The only races with a non-zero feature importance for predicting whether a crime will be a felony or not are Black, Hispanic and unknown. Several charges have much higher feature importance, and gender also has non-zero feature importance.

This matches expectation, since some charges will obviously have much higher rates of felonies than other charges, and some charges will always be either a misdemeanor and other will always be a felony.

Next, we again look at just marijuana charges for feature importance.

In [40]:
va = VectorAssembler(inputCols=["RaceOH", "GenderOH"], outputCol="features", 
                     handleInvalid = "skip")

pipeline_mj = Pipeline(stages=[gendInd, gend, raceInd, race, va, rf])

In [41]:
model_rf = pipeline_mj.fit(data_mj)
pred_rf = model_rf.transform(data_mj)

In [42]:
#get feature names

meta_rf = pred_rf.select("features").schema[0].metadata.get('ml_attr').get('attrs').get('binary')

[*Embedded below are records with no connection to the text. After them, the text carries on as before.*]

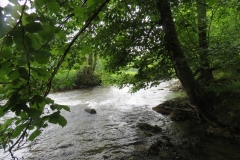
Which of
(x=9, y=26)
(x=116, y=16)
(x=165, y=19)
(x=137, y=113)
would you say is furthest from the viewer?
(x=137, y=113)

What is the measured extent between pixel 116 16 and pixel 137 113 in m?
5.52

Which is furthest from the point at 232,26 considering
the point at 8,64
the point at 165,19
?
the point at 8,64

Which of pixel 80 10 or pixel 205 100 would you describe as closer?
pixel 80 10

# merge_list = numeric_metadata + binary_metadata 
feature_names = [field['name'] for field in meta_rf]

In [43]:
#combine names with importances
list(zip(feature_names, model_rf.stages[-1].featureImportances))

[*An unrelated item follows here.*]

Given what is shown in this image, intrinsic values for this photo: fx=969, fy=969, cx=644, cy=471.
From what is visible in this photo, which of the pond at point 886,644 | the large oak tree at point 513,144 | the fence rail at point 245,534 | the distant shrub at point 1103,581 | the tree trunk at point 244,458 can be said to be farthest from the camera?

[('RaceOH_Black', 0.2576646203782787),
 ('RaceOH_White', 0.25975752149859244),
 ('RaceOH_Asian or Pacific Islander', 0.17215317915534445),
 ('RaceOH_Unknown', 0.17605941299451264),
 ('GenderOH_Male', 0.13436526597327178)]

From this, we see that race is a more important factor than gender in determining whether marijuana possession with intent to distribute is a felony or a misdemeanor.